----- Data lines
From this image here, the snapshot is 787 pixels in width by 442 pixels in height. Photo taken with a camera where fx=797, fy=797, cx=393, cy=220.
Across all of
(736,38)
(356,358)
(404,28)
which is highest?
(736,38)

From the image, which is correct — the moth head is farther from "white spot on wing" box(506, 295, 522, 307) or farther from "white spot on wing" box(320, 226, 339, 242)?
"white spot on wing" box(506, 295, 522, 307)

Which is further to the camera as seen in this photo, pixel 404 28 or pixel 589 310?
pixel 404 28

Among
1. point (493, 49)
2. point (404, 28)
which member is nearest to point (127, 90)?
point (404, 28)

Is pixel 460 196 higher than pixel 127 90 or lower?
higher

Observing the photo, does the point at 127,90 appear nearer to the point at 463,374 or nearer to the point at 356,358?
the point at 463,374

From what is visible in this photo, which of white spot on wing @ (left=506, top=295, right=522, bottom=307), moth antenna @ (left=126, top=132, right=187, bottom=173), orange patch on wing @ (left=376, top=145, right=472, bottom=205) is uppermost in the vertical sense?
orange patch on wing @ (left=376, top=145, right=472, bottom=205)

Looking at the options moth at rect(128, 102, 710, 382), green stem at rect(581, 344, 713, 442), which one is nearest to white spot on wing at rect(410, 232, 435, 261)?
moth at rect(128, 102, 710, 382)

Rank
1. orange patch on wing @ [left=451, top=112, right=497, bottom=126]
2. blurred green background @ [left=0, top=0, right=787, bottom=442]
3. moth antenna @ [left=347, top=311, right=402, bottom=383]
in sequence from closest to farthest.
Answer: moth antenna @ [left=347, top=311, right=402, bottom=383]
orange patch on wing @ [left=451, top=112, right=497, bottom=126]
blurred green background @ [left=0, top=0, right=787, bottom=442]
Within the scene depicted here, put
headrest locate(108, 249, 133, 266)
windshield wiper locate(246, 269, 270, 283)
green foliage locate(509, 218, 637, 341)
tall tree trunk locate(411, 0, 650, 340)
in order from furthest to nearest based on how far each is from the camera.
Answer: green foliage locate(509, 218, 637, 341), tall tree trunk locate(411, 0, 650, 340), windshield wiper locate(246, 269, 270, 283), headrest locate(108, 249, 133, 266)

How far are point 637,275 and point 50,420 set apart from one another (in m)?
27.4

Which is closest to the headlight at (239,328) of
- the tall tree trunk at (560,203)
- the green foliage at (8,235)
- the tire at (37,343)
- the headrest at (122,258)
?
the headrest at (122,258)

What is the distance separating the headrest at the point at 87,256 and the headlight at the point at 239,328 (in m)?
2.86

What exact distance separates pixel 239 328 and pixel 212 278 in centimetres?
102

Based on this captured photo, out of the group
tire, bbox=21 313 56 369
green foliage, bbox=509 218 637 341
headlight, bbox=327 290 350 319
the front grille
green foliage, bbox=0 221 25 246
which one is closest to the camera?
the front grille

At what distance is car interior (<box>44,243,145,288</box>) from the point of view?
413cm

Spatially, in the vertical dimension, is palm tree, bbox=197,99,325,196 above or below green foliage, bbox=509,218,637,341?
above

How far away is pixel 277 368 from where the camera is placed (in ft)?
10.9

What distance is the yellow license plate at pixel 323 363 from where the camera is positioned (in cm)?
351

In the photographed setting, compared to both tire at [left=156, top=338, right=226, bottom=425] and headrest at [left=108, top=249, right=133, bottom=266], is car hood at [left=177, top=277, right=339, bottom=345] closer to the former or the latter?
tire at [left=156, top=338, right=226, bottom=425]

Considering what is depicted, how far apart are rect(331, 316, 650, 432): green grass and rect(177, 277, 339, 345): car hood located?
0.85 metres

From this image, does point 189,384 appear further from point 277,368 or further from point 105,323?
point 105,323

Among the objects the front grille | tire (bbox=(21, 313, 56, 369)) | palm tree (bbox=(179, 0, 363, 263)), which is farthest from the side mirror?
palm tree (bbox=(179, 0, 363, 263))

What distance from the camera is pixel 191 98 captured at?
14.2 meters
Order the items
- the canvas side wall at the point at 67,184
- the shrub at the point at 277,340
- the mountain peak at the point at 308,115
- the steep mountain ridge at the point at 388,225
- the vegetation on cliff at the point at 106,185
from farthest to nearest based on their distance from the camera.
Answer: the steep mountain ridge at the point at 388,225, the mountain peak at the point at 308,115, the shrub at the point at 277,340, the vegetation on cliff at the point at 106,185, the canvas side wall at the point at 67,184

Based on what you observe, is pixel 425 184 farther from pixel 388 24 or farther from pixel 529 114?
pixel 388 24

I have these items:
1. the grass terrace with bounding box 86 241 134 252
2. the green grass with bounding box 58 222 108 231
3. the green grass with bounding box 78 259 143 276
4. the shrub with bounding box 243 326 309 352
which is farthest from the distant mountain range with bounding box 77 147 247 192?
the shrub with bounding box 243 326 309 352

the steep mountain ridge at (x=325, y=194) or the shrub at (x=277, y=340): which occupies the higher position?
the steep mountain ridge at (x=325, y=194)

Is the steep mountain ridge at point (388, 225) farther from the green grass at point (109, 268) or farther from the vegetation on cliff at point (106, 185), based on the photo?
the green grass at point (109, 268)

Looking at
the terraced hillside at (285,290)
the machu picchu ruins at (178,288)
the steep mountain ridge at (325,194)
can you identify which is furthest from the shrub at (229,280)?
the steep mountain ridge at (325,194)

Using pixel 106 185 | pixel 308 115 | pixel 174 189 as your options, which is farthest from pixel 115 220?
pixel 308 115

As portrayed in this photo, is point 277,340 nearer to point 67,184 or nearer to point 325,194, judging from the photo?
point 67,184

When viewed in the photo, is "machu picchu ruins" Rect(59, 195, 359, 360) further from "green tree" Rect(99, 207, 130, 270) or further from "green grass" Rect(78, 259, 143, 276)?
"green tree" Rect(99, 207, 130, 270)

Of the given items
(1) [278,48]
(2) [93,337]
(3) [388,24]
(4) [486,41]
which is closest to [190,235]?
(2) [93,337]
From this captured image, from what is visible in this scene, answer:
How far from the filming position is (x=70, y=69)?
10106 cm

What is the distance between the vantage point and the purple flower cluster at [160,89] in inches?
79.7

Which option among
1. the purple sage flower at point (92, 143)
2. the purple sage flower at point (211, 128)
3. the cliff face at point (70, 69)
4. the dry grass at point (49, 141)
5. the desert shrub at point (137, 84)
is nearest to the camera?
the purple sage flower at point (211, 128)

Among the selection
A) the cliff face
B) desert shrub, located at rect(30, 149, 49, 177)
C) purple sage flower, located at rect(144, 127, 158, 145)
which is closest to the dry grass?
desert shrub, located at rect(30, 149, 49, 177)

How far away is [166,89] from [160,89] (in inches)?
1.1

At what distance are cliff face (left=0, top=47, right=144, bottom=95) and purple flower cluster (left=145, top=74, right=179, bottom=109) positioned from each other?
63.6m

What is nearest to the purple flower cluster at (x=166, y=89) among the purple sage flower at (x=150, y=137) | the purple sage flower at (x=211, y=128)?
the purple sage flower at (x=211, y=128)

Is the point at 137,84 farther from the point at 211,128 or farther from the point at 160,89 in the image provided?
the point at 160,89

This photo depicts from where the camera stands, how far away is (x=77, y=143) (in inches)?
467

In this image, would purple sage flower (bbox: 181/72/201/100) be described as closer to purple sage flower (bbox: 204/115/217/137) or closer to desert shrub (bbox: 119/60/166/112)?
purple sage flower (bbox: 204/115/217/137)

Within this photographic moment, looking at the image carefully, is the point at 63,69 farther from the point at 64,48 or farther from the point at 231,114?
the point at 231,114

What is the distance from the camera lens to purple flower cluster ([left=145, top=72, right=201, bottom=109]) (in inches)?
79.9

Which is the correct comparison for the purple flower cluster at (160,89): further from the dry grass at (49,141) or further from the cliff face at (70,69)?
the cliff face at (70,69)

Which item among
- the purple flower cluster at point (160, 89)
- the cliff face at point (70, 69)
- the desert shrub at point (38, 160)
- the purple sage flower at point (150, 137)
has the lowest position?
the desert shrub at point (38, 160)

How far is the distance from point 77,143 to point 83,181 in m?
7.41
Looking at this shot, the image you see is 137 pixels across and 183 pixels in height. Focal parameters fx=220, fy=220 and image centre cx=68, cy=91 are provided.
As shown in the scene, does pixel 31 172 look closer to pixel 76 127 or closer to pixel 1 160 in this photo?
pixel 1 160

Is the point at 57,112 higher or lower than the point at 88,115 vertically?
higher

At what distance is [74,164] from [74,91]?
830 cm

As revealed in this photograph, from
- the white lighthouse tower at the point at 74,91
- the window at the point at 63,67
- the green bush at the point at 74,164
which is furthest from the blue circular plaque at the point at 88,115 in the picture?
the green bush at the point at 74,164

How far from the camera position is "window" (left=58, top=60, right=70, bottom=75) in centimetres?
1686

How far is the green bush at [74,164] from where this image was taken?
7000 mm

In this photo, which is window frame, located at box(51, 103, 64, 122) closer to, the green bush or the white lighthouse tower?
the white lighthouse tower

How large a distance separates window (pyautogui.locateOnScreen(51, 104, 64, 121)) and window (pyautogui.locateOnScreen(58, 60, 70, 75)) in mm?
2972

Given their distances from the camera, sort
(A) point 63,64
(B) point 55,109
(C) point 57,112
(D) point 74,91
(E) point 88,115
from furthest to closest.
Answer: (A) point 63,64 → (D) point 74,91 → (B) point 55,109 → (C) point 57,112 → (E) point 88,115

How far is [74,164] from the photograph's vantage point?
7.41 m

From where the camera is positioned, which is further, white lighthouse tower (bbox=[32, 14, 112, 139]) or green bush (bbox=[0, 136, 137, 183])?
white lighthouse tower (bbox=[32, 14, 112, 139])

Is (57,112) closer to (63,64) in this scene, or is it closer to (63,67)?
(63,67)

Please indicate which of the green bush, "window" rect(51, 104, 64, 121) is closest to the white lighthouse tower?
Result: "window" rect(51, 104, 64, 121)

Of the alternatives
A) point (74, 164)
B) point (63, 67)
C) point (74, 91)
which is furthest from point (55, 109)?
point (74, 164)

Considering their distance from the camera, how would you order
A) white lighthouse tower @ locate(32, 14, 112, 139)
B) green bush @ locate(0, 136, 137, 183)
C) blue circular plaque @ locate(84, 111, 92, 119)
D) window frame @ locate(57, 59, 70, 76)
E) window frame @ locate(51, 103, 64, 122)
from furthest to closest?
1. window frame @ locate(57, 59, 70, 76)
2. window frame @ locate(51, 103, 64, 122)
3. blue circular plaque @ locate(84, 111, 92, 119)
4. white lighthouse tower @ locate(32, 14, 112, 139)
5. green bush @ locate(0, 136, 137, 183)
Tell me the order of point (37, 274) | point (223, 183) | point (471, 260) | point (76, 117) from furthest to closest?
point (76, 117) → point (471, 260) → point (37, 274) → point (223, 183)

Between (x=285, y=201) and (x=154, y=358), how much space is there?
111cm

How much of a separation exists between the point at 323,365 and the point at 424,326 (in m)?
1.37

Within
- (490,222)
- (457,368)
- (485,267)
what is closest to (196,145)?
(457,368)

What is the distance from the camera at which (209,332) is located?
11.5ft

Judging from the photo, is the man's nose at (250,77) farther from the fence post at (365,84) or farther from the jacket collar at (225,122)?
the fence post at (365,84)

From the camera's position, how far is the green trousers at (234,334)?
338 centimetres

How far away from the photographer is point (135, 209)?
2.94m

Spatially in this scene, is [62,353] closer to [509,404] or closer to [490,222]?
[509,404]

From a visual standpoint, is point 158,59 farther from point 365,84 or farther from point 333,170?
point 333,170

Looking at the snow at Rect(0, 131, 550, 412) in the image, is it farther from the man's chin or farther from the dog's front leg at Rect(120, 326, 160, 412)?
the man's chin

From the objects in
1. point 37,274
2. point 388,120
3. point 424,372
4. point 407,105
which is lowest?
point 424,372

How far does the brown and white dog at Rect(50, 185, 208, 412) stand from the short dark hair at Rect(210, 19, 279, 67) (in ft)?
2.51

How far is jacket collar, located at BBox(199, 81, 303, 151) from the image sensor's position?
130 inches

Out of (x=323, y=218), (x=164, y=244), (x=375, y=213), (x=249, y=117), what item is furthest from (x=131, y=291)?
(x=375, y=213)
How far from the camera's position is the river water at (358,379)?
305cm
----------
- [Written problem]:
Transcribe the lines from the one with "Looking at the snow" to the end of the records, both included, keeping every character as it stands.

- [Complete response]:
Looking at the snow at Rect(0, 131, 550, 412) in the image, is it farther from the man's chin or farther from the dog's front leg at Rect(120, 326, 160, 412)?
the man's chin

From the objects in
1. point 37,274
2. point 388,120
3. point 424,372
4. point 407,105
which is lowest?
point 424,372

How far does the brown and white dog at Rect(50, 185, 208, 412) stand from the short dark hair at Rect(210, 19, 279, 67) (in ft)?
2.51

How far is jacket collar, located at BBox(199, 81, 303, 151) from the image sensor's position?
130 inches

Out of (x=323, y=218), (x=164, y=244), (x=375, y=213), (x=249, y=117), what item is furthest from (x=131, y=291)?
(x=375, y=213)
How far from the camera's position is the river water at (358,379)?
305cm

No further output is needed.